start Selected extract
Thursday, July 19, 2012

My Life as an Amazon Editorial Reviewer

I’ve had on the brain lately because of a story I’m working on, and it's been making me flash back more than a decade to my connections with the mega e-retailer.  For a time, around 1998-99, I was one of Amazon’s “Editorial Reviewers.” To this day, if you cruise Amazon looking for an older compact disc title, you may come across my byline. I'm the guy hovering above the customer reviews  who kind of starts off the discussion on the relative merits of the item on sale.

I'd like to say that I got the gig because I'm conversant with different types of music from many time periods --  a writer also able to condense a lot of information into a short space -- but it was actually because my VCU Commonwealth Times/ThroTTle/Virginian Pilot compadre Rickey Wright was music editor at Amazon at the time. He and I seemed to take turns logrolling for each other throughout the years. Rickey passed away in 2009 and I miss him dearly.  He was certainly good to me on this deal. What music nut is going to pass up an assignment like this?

[I should stop here and say: Support your local music retailer! Just do it. While I appreciate Amazon's past patronage, one should always try and buy local first. OK, editorial's over...]
This was also a period when (probably due to Rickey, who loved interview profiles) Amazon actually paid writers to contribute feature articles on certain bands and musicians. I remember I wrote features on the Mekons, the Squirrel Nut Zippers, a piece on Seattle hip-hop and a couple of others but I can’t find existing links to those, or even to some of the reviews I wrote. 

"Editorial reviews" are still published by Amazon but the newer ones I've seen are unsigned and often read like press release excerpts. So apparently I was part of an experiment that failed at Jeff Bezo’s internet empire.
end Selected extract
start Raw data
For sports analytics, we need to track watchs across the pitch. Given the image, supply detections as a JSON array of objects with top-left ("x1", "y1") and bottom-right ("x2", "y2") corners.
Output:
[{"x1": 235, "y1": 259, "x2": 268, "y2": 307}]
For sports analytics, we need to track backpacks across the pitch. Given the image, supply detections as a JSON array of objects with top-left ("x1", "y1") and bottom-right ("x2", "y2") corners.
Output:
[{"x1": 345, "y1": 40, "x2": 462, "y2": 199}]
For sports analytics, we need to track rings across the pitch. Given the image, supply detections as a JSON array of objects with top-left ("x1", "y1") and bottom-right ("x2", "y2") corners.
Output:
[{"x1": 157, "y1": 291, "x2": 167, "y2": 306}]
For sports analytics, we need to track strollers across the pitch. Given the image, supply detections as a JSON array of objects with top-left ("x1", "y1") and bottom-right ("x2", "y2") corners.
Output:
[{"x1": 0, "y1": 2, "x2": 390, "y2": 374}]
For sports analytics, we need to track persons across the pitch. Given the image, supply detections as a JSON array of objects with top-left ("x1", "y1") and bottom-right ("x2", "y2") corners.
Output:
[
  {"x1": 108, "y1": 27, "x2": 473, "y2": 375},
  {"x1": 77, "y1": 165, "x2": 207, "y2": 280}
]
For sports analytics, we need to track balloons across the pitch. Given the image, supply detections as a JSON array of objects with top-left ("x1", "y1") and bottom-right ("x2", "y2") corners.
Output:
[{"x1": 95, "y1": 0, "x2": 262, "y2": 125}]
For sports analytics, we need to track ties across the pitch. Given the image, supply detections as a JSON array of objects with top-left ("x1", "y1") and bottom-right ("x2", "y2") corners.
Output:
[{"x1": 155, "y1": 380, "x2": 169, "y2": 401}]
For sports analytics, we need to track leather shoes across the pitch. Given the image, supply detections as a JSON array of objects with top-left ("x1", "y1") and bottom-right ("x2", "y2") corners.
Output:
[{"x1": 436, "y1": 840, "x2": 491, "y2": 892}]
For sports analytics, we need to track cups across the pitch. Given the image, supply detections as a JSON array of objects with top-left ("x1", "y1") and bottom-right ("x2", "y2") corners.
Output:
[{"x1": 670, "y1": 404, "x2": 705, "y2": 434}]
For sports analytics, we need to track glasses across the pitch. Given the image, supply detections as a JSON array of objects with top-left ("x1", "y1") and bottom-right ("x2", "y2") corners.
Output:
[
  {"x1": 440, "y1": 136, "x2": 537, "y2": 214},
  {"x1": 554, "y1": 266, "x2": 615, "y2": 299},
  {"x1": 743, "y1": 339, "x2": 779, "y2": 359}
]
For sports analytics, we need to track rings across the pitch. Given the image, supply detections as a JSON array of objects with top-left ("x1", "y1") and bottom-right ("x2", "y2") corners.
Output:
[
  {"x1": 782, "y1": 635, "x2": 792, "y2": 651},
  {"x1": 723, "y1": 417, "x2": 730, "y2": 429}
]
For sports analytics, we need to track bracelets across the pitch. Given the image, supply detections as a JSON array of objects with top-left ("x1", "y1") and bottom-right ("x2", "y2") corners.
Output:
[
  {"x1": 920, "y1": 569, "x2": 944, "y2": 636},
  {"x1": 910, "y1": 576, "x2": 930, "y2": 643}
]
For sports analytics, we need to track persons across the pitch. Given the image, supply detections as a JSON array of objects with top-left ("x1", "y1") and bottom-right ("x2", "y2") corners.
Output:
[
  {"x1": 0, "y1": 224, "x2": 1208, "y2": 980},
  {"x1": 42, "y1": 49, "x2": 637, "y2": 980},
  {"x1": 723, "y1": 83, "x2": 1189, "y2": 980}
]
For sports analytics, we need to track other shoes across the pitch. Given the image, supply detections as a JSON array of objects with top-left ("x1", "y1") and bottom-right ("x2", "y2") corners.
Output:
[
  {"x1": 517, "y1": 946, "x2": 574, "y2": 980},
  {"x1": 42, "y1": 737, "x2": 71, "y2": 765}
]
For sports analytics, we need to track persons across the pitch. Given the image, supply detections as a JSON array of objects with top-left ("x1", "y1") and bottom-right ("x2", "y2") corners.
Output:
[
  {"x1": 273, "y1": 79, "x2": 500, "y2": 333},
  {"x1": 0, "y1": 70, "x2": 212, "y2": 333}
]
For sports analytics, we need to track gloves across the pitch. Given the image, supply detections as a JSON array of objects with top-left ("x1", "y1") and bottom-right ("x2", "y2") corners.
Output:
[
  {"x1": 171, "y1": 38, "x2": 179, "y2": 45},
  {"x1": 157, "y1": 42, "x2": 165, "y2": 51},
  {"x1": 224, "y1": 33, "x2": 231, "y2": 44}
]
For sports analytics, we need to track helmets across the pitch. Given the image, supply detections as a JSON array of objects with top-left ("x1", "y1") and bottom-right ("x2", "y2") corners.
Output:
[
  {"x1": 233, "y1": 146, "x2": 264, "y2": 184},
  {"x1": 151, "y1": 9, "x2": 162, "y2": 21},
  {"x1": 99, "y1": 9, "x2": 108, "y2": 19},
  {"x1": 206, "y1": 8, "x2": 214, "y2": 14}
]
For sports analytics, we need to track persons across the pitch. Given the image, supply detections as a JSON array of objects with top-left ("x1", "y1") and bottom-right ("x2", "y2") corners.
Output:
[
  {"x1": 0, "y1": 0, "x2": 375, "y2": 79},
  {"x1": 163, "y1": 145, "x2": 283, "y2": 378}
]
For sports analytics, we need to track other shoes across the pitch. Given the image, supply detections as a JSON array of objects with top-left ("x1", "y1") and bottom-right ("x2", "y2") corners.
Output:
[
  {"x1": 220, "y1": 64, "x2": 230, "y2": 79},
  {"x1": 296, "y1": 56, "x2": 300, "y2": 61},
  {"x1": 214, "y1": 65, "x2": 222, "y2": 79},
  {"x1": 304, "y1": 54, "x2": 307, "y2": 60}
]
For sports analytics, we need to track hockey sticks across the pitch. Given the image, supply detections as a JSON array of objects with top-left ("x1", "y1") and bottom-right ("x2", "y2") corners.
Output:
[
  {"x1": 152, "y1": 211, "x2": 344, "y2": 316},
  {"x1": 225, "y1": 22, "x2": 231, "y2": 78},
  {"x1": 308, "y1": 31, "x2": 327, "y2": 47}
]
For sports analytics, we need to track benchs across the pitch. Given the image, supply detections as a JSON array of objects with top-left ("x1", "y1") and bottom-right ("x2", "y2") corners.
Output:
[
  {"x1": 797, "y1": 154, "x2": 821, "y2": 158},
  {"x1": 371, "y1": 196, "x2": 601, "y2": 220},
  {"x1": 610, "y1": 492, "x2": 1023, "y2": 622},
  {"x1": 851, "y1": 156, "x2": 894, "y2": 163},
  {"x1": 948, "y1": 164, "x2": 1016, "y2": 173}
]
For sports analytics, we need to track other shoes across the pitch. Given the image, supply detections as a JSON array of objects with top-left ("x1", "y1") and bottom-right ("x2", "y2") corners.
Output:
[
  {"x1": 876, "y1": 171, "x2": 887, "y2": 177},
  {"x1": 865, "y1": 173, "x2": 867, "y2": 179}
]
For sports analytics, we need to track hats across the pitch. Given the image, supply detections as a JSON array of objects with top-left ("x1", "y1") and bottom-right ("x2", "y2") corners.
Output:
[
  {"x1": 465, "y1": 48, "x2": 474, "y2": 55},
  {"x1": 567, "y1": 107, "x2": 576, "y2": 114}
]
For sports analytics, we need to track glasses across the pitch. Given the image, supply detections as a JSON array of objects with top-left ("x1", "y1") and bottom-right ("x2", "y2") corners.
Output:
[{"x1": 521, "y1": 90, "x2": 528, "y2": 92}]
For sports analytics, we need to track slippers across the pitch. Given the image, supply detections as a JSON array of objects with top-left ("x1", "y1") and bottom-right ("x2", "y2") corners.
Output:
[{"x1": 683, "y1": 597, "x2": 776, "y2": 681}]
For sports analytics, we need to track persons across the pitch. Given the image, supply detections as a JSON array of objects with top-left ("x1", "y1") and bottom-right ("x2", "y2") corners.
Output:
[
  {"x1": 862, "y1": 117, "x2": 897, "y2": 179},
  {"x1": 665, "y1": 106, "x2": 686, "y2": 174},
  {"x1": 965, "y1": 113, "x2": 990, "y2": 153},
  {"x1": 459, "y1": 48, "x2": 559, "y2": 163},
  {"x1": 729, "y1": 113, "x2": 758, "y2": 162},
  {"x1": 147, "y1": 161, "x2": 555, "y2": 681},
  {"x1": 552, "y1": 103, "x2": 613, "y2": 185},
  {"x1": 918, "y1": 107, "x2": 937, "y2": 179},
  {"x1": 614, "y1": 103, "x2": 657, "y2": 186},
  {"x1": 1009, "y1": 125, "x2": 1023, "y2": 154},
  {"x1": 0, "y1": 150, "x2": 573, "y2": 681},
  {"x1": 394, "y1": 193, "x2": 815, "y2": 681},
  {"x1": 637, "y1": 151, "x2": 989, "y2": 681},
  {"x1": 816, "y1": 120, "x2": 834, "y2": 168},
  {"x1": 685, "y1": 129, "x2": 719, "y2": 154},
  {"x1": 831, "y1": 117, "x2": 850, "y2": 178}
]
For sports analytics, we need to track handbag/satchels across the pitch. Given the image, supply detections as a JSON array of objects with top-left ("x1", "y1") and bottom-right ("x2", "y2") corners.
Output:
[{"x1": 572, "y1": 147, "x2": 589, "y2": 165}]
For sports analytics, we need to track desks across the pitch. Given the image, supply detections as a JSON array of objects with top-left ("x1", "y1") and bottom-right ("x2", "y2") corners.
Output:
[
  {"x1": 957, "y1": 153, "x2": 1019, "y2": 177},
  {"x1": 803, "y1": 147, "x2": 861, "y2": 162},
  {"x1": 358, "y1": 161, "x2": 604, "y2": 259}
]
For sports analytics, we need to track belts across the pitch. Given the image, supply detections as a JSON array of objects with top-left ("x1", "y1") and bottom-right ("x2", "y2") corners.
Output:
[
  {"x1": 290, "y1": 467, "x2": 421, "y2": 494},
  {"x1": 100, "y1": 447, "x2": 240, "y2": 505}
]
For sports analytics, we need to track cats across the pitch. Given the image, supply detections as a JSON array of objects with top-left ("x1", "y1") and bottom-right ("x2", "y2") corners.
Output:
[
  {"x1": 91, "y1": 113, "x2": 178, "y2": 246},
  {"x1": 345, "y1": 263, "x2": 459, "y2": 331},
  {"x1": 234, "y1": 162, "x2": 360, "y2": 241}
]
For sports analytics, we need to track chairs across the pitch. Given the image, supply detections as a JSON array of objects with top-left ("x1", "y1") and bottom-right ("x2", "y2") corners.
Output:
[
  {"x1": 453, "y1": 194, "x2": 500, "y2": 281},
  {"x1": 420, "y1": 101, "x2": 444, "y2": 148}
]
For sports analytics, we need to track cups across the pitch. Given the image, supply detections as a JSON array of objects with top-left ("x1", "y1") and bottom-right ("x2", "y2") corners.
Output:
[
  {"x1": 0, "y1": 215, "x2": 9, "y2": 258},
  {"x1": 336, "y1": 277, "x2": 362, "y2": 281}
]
end Raw data
• Exercise task:
In the piece about working as an Amazon editorial reviewer, who was Amazon's music editor when the writer got the job?

• Written solution:
Rickey Wright